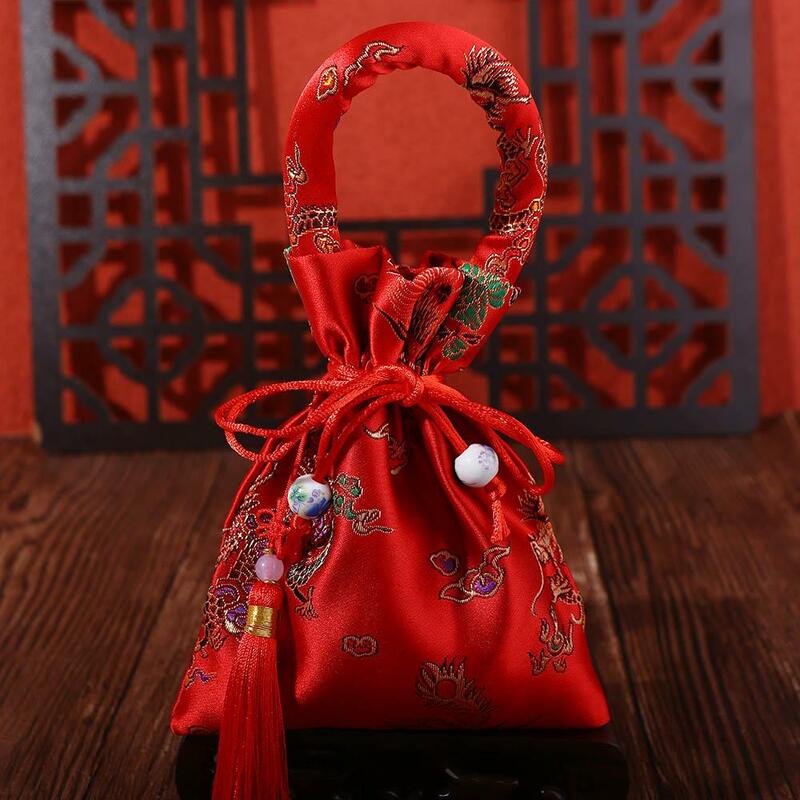 Tas serut merah pernikahan dengan rumbai brokat pengantin wanita dan pengantin pria permen tas paket hadiah kesukaan pernikahan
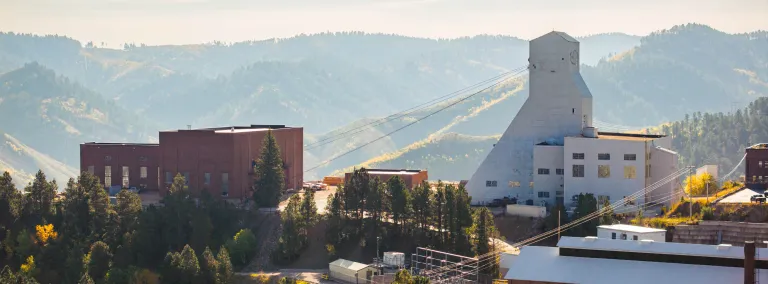 A photo of the the Yates Headframe and Yates Hoistroom at SURF with the Black Hills on a fall day in 2024.     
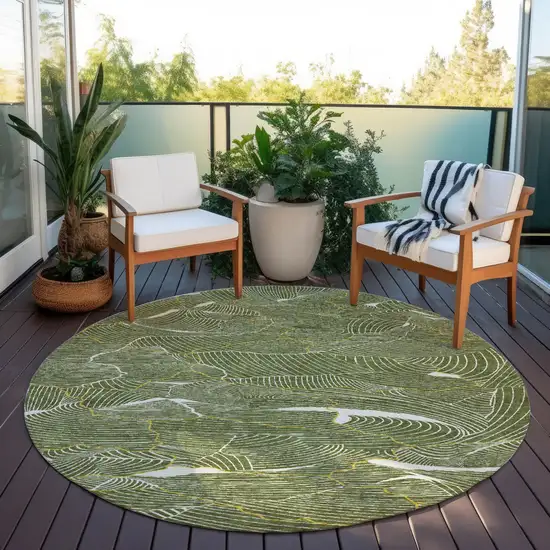 8' Olive Green Gold And Ivory Round Abstract Washable Indoor Outdoor Area Rug Photo 8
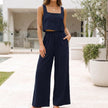 Navy linen blend cropped top and wide-leg pant set by FJØRNA, styled for a relaxed, elegant look.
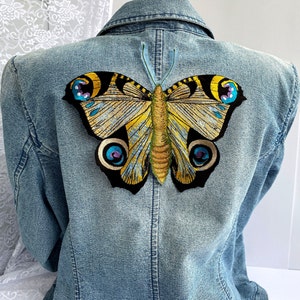Puede incluir: Una chaqueta vaquera azul con un gran parche bordado de mariposa en la espalda. La mariposa es amarilla, azul y negra con detalles intrincados.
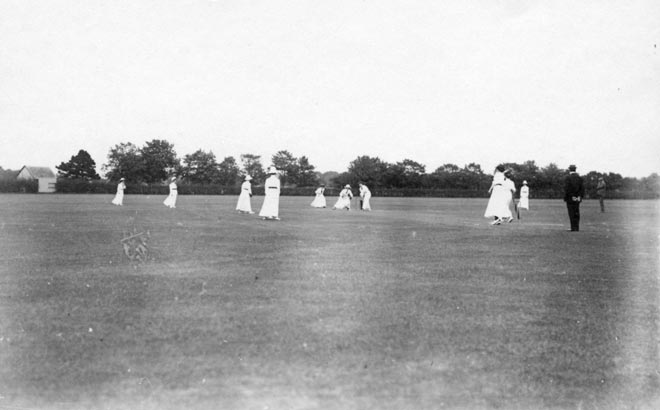 Women playing cricket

What you have to do → Print all entries exactly. The images do not belong in the copy.

Finished task →
 Tas serut merah pernikahan dengan rumbai brokat pengantin wanita dan pengantin pria permen tas paket hadiah kesukaan pernikahan
 A photo of the the Yates Headframe and Yates Hoistroom at SURF with the Black Hills on a fall day in 2024.     
 8' Olive Green Gold And Ivory Round Abstract Washable Indoor Outdoor Area Rug Photo 8
 Navy linen blend cropped top and wide-leg pant set by FJØRNA, styled for a relaxed, elegant look.
Puede incluir: Una chaqueta vaquera azul con un gran parche bordado de mariposa en la espalda. La mariposa es amarilla, azul y negra con detalles intrincados.
 Women playing cricket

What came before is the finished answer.